Unroll.me isn’t ‘heartbroken’ about giving up your data to Uber
Unroll.me, an email de-cluttering service owned by California-based data firm Slice Intelligence, wrote a seemingly disingenuous letter to the public on Sunday relating to its involvement in the latest consumer data-mining scandal, one that involved — would you believe it? — beleaguered Uber Technologies Inc.
It is “heartbreaking,” states chief executive of Unroll.me, Jojo Hedaya, in the letter (skirting a little too close to sarcasm) that users didn’t bother to read the “plain-English” privacy policy before they joined-up to Unroll.me’s free service. If they had, they might have understood one of the world’s most well-worn adages: There’s no free lunch.
Unroll.me is actually quite clear about the fact it mines and sells your data, as well as helping you unsubscribe from irksome newsletters. The service doesn’t only look for subscriptions, rather it looks at all your emails, searching for receipts, knowing what you are buying is valuable data — data that Uber, et al., want a piece of.
According to an article in the New York Times, which illustrates Uber Chief Executive Travis Kalanick’s Dionysian approach to business, Uber was buying information from Slice so it could keep track of the performance of its competitor Lyft Inc. The story, a kind of rise-and-fall ode to the ride-hailing anti-hero – when in fact all he has done is shoot his own foot numerous times – encapsulates Kalanick’s derring-do, potentially self-harming ambitions.

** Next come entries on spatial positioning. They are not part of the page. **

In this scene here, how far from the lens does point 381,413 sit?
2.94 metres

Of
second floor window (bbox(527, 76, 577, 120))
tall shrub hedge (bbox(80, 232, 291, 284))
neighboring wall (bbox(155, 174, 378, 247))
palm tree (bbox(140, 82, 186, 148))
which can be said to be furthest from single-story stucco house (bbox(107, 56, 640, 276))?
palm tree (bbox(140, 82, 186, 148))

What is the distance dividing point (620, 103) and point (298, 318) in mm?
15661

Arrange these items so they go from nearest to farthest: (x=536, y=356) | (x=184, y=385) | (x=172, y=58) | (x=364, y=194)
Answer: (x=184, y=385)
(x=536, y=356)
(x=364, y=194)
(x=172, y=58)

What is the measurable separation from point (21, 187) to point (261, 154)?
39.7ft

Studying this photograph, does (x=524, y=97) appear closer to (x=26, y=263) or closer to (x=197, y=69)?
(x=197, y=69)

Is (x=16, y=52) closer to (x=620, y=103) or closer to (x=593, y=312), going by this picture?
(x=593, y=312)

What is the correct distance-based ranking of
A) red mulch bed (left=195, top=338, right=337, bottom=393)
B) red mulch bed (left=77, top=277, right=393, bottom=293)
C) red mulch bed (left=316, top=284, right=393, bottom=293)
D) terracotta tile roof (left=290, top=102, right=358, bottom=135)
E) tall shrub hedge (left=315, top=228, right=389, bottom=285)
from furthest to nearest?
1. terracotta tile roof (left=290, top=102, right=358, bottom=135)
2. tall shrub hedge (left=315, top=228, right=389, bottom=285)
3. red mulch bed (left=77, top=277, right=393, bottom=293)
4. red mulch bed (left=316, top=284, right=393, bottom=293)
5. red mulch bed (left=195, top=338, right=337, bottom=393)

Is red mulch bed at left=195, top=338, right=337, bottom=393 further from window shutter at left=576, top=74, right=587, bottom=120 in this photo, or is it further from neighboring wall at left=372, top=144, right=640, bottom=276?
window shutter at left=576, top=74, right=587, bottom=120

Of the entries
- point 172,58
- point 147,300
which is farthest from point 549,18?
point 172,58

“We Can Do Better,” wrote Unroll.me, as a title to its semi-apology. It is difficult to figure out what it’s trying to convey here — that we can do better by reading privacy policies? Or that Unroll.me can do better by collecting more data or being more explicit about collecting data?
The fallout from the revelations of data expropriation and Uber as a rapacious data prospector has been one of outrage and shock. From consumers we hear: “What a load of hand-in-the-cookie-jar bullshit this is.” From the media we hear: “It’s been selling you out to advertisers, and you should stop using it immediately.” Well, there are many hands in that cookie jar, so if you want to remain pure of mining violations you may have to move house, from the digital world at least.
What’s most surprising is that we consumers are shocked that our data is mined and sold, or that a reckless but arguably brilliant business competitor would buy valuable data regarding the sales of its closest rival. As the saying goes, if a service is free, you are the product, not the customer. Or, if something sounds too good to be true in the digital age, you might well be signing up to sell yourself, or some of yourself.